(Spatial reasoning dataset excerpts)

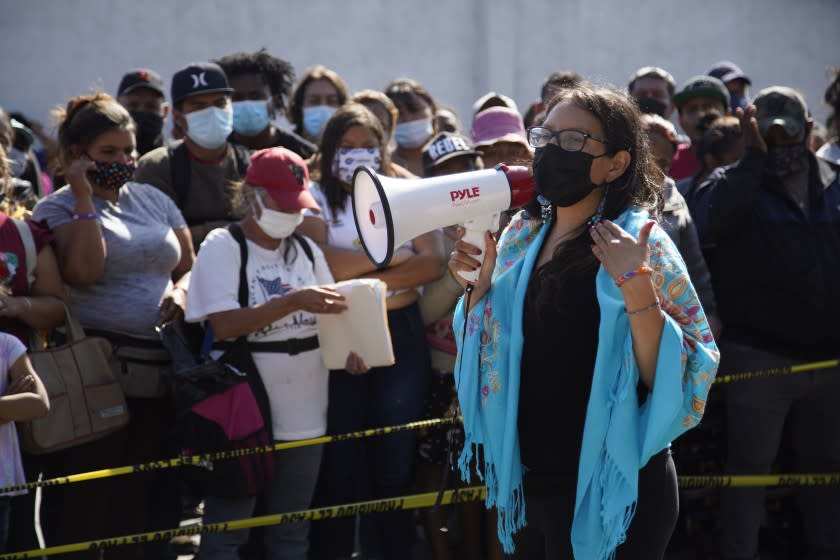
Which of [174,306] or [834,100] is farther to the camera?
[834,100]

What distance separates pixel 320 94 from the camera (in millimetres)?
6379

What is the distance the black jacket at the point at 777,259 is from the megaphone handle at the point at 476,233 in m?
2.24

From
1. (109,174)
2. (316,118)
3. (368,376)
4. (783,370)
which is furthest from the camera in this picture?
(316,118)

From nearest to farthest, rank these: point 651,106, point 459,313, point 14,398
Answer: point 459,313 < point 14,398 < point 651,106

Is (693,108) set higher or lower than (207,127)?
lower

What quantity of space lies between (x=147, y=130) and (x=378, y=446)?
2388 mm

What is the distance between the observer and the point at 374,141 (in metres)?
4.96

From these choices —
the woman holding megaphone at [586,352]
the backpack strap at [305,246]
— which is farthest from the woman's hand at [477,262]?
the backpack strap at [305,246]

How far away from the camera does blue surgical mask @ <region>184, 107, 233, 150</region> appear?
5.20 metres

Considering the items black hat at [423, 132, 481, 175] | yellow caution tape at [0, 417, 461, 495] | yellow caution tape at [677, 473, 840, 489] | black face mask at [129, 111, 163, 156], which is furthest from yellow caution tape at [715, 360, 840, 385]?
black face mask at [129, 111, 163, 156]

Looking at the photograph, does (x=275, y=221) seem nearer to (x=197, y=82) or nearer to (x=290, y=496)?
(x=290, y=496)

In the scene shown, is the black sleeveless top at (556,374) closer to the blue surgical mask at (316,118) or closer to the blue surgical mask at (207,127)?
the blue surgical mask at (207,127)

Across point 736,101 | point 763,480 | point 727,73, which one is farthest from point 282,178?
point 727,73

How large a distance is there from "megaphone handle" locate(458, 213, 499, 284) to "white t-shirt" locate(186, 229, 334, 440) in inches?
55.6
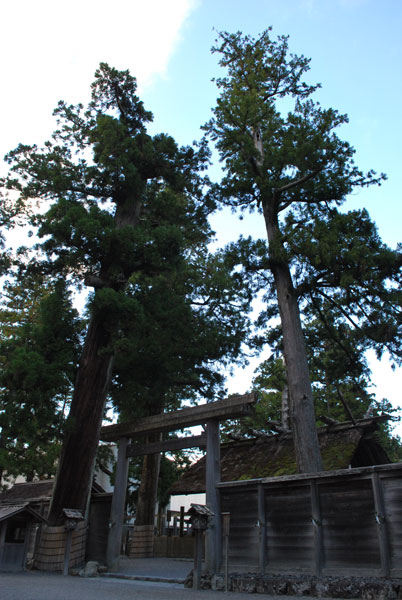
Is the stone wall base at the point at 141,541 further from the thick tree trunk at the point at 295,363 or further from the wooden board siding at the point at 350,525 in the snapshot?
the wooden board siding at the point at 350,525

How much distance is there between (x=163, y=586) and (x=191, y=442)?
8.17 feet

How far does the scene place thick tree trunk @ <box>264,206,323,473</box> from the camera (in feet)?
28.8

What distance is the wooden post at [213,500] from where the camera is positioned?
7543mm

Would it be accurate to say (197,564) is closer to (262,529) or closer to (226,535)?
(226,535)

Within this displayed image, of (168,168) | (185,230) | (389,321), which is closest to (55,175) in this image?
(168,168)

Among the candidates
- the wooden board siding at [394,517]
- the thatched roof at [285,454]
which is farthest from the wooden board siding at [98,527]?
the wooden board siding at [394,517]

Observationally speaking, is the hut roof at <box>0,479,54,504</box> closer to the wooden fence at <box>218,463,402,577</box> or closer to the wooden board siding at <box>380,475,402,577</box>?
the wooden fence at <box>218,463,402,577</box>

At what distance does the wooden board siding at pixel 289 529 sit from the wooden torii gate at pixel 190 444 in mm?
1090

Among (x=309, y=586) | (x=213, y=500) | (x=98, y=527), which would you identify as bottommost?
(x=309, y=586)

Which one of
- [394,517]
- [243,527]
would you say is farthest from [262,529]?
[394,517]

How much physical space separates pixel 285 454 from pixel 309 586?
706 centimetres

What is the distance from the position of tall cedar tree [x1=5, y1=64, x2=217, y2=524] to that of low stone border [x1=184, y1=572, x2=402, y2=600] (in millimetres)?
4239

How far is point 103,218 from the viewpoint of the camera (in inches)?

> _The problem_
Rewrite the lines from the first one up to and including the line with "5.20 metres", putting "viewer" wherever "camera" appears and changing nothing else. Leave the pictures out of your answer.

> _Exercise output_
Which of [174,306] or [834,100] is farther to the viewer?
[834,100]

What distance separates pixel 320 94 from the viewer (in millimetres)?
6379

What is the distance the black jacket at the point at 777,259 is from the megaphone handle at the point at 476,233 in m?
2.24

From
1. (109,174)
2. (316,118)
3. (368,376)
4. (783,370)
which is furthest from the viewer in this picture?
(316,118)

From nearest to farthest, rank these: point 651,106, point 459,313, point 14,398
Answer: point 459,313 < point 14,398 < point 651,106

Is (693,108) set higher or lower than (207,127)?
lower

What quantity of space lies between (x=147, y=130) and (x=378, y=446)?
2388 mm

What is the distance between the observer and the point at 374,141 (in metres)?
4.96

From these choices —
the woman holding megaphone at [586,352]
the backpack strap at [305,246]
— which is farthest from the woman's hand at [477,262]?
the backpack strap at [305,246]

How far away from the viewer does blue surgical mask @ <region>184, 107, 233, 150</region> appear?
5.20 metres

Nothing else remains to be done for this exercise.